At the Mayor’s Arts & Culture discussion tonight, held at CURVE, I asked Sir Peter Soulsby if the city would support a major music festival in Leicester to showcase our amazing local talent to the rest of the world and of course to the people of Leicester.

Sir Peter’s reply was predictable:  yes he would support the idea but don’t ask me to fund it. A city making cutbacks can’t afford to fund a major arts festival of any kind.

Here are some of my ideas to take this concept further.

(1) The city council controls the parks and open spaces where an outdoor music festival could be held. LCC normally charges for a whole range of costs in mounting any event held in its parks.  Could the city council support such an event by minimising the costs due to itself? Rather than providing funds, can the council support it in kind?  Would the Mayor support approaches to private sector investors to take the idea on board? Can the council give added value to potential businesses if they supported the festival?

(2) There are several major national live music companies that already run outdoor music events.  Putting on a music festival is feasible if the right private sector backers could be found to meet the core infrastructure costs.  We could even discuss the idea with the Arts Council.

(3) Leicester has a huge wealth of talent across all genres of music.

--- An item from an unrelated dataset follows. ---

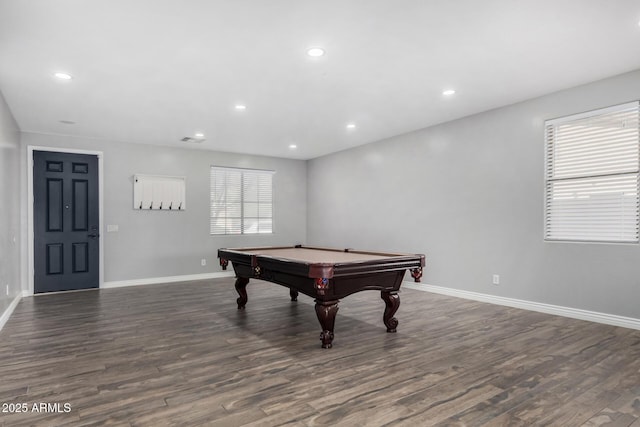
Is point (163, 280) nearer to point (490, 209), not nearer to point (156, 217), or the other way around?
point (156, 217)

An inner city festival next year could attract enough of a crowd to fund an event through ticket sales, given reasonable ticket prices.  In an ideal world we would all want to see a free event, like the one that took place a few years ago that was paid for by the BBC’s Radio 1 and attended by a crowd of 100,000 people.  Admittedly this was headlined by big named acts but even Leicester now has some national level acts from our own city that could draw big crowds.

(4) My idea of a showcase festival is one where all the acts are musicians and artists who were either born here or who have moved here and are now active local residents. This would put Leicester music on the map both nationally and for local people to find out more about our most talented bands, singers and rappers.

(5)  The festival could be feasible if it attracts private sector investment but the city council could play a pivotal role in allowing the event to take place (e.g. on Abbey Park or Victoria Park.) It would also have a role part to play in co-ordinating the range of public sector authorities that must be involved in large events.

(6) I know that Summer Sundae and Oxjam Festivals do provide a platform for local bands and acts to get on stage in front of big audiences but this festival would beexclusively for local music and there is certainly enough talent in this city to make a really good music festival.

I would welcome comments from people about this idea, particularly from the music community.  If there appears to be support for the idea from local people then it can be developed into a proposal for the Cultural Strategy Group that is being headed up by the Major’s Office.

Trevor Locke, 16th June 2011

Arts news

Today we asked Leicester’s Mayoral Candidates for their views on cutbacks to the arts. We know times are hard but Museums and Art Galleries play a valuable role in supporting young people, students and community members to reach educational and cultural resources. So, we want to find out what the candidates for Mayor of Leicester think about how the city can continue to support the arts.